- WHAT THIS TASK INVOLVES:
Count how many lines of the records contain the string "classes", treating uppercase and lowercase as different. Give only the number.

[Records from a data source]
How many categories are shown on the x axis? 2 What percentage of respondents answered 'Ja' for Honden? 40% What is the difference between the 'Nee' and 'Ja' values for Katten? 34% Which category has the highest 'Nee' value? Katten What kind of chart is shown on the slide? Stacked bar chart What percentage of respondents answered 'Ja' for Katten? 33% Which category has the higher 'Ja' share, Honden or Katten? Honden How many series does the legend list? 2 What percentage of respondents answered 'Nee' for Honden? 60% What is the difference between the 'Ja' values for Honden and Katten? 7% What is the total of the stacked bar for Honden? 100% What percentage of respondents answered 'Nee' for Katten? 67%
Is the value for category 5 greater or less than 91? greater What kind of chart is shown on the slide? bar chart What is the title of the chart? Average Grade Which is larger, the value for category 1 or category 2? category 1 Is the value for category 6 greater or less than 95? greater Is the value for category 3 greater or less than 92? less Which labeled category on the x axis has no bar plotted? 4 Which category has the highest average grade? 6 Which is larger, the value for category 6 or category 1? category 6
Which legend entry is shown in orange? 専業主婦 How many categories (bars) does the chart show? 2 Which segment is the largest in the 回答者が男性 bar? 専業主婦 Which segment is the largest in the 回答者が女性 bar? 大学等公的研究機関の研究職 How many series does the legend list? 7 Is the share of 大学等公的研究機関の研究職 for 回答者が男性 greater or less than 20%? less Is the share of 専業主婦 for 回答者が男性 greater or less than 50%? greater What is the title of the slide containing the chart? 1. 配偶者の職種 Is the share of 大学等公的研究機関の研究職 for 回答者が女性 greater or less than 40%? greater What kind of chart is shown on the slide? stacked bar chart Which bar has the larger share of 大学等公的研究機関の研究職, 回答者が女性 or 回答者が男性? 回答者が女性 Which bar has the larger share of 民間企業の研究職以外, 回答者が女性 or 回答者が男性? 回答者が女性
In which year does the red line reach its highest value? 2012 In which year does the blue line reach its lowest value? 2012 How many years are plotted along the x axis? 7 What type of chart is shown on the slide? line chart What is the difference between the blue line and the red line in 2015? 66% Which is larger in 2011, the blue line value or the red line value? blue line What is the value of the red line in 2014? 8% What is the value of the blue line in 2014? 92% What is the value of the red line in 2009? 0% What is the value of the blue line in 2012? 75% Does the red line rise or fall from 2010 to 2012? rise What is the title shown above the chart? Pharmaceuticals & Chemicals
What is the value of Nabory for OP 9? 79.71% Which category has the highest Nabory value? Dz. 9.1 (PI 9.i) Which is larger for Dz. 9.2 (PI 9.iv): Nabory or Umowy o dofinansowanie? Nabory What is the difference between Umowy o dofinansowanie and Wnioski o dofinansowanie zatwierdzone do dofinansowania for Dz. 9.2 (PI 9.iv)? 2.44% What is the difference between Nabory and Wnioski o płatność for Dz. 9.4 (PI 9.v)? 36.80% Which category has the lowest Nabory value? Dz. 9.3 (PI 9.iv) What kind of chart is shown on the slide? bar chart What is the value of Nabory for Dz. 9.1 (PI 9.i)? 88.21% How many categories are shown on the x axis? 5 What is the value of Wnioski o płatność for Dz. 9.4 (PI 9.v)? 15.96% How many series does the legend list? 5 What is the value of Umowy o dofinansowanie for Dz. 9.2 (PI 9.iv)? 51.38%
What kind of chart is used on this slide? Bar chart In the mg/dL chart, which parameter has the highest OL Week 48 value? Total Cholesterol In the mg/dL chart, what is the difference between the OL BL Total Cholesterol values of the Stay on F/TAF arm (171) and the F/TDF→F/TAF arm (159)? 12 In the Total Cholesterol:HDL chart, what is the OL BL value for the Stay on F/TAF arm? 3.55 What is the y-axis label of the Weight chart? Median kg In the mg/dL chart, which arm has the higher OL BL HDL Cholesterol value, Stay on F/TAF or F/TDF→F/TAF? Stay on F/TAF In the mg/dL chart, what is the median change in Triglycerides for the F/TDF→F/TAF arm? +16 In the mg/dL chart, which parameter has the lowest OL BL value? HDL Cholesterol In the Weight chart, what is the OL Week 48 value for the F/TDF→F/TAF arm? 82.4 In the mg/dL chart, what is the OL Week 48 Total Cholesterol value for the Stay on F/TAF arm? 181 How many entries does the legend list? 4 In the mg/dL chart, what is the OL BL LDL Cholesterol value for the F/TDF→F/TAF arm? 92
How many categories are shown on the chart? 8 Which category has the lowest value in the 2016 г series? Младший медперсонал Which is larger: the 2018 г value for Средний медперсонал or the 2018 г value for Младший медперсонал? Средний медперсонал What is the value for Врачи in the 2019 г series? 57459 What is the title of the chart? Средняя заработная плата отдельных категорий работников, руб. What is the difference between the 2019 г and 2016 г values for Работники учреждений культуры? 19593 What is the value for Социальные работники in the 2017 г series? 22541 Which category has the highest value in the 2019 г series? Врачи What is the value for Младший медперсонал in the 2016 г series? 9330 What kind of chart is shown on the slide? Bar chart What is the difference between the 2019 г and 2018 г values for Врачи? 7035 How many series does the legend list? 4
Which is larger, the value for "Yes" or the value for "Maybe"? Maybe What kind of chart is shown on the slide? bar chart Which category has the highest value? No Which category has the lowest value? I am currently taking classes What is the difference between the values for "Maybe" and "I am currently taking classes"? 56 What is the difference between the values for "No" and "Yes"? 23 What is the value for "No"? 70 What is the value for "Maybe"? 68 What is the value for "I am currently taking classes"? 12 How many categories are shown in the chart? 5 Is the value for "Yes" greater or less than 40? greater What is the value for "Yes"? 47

- SOLUTION TO THE PROBLEM:
1